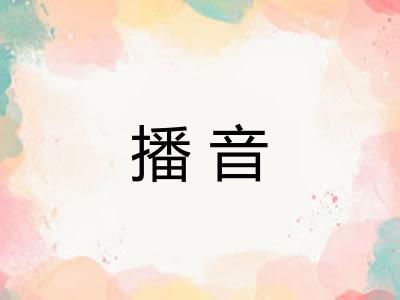 播音 播音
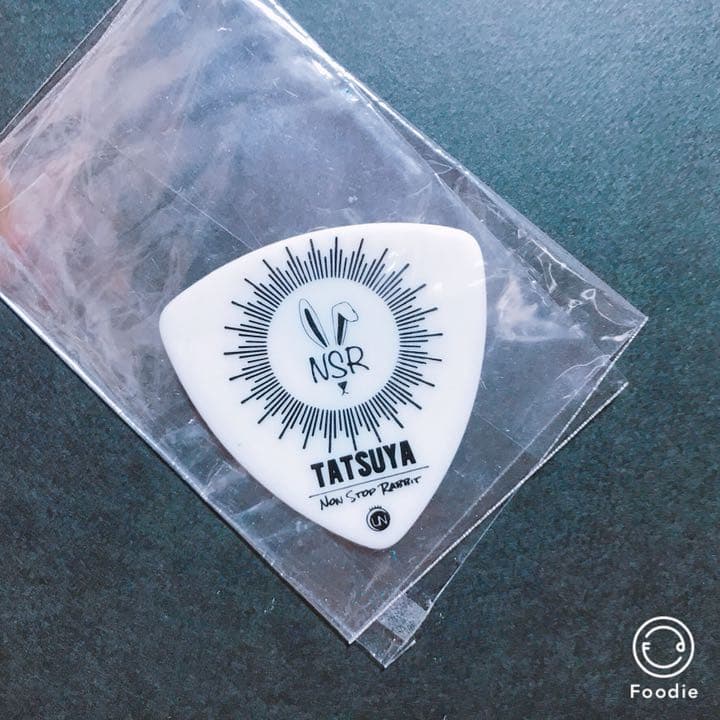 ノンラビ 田口達也サイン入りピック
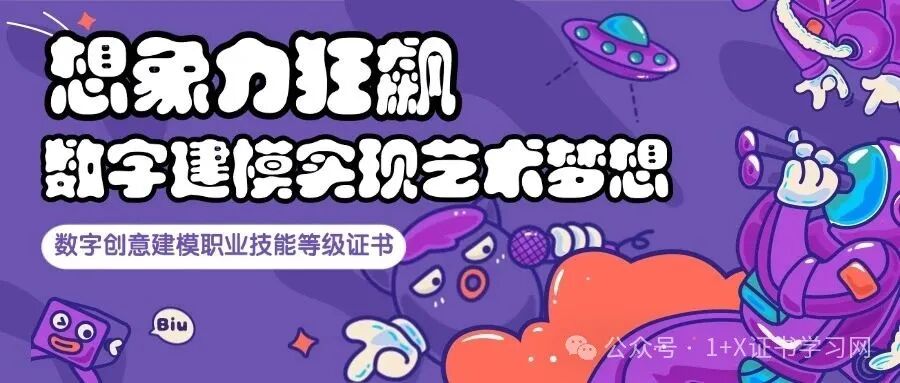 让你的想象力狂飙，用数字建模实现你的艺术梦想—数字创意建模职业技能等级证书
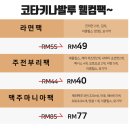 망고네 까까 이미지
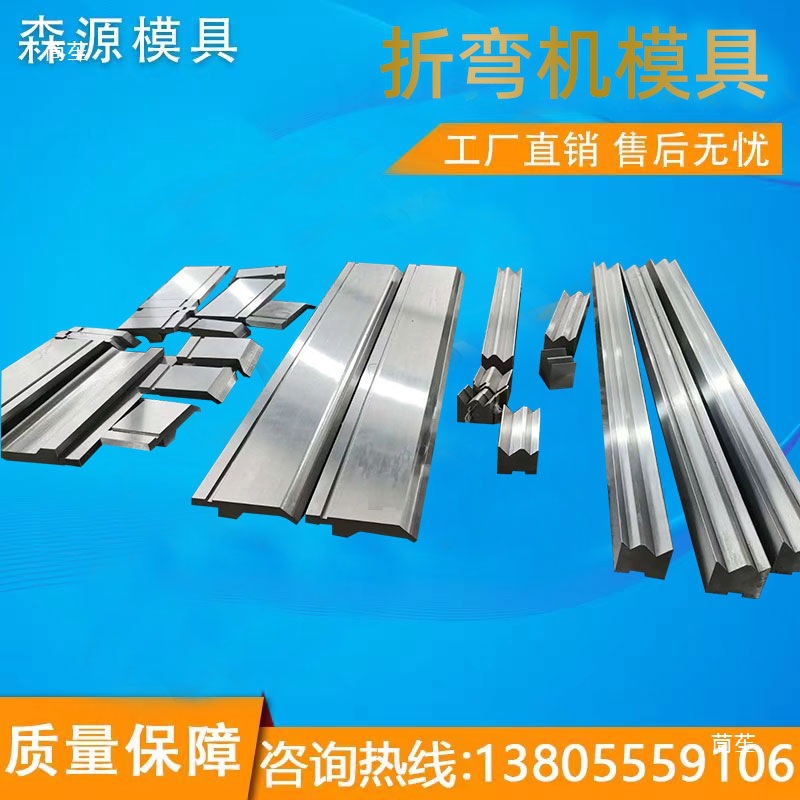 The upper and lower dies of the CNC bending machine, the large bending knife, the sharp knife, the arc die, the flat die, the standard die with the same core and no creases Specification drawing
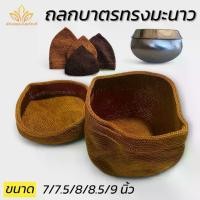 ราคา ถลกบาตร พระ ทรงมะนาว ถักมือด้ายในล่อน ที่ใส่บาตร (พัฒนพล สังฆภัณฑ์) (1732253681556032413)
○ ○ ○ ○
# [Exercise goal]
The result should be a verbatim copy of the data, free of pictures.

# [Completed task]
 播音 播音
 ノンラビ 田口達也サイン入りピック
 让你的想象力狂飙，用数字建模实现你的艺术梦想—数字创意建模职业技能等级证书
 망고네 까까 이미지
 The upper and lower dies of the CNC bending machine, the large bending knife, the sharp knife, the arc die, the flat die, the standard die with the same core and no creases Specification drawing
 ราคา ถลกบาตร พระ ทรงมะนาว ถักมือด้ายในล่อน ที่ใส่บาตร (พัฒนพล สังฆภัณฑ์) (1732253681556032413)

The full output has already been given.